* _Raw data_
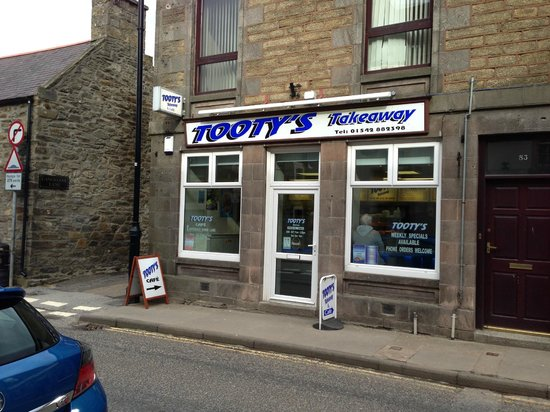 Tooty's Restaurant: Front of Tootys Take-away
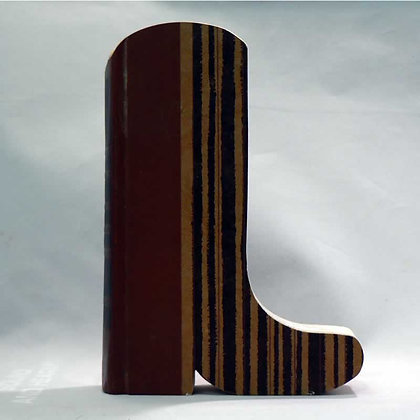 "Cut-In Book Letter ""Boot"""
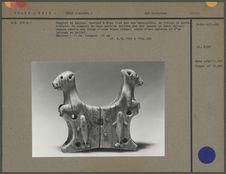 Support de harpon en ivoire de morse sculpté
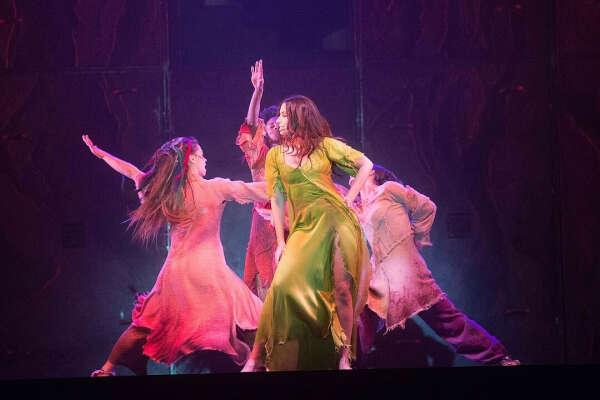 Попасть на оригинальную постановку «Notre Dame de Paris» или Ромео и Джульетта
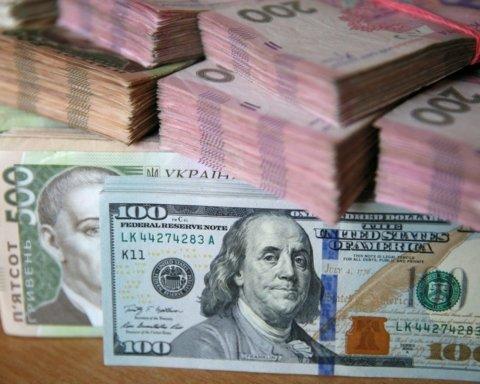Гривна продолжает падать: что будет с курсом доллара летом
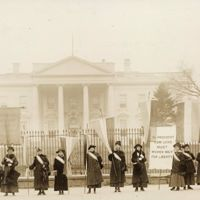 National_Women's_Party_picketing_the_White_House.jpg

* _Exercise prompt_
Transcribe every line of the records exactly. Pictures do not belong in the copy.

* _Response area_
 Tooty's Restaurant: Front of Tootys Take-away
 "Cut-In Book Letter ""Boot"""
 Support de harpon en ivoire de morse sculpté
 Попасть на оригинальную постановку «Notre Dame de Paris» или Ромео и Джульетта
Гривна продолжает падать: что будет с курсом доллара летом
 National_Women's_Party_picketing_the_White_House.jpg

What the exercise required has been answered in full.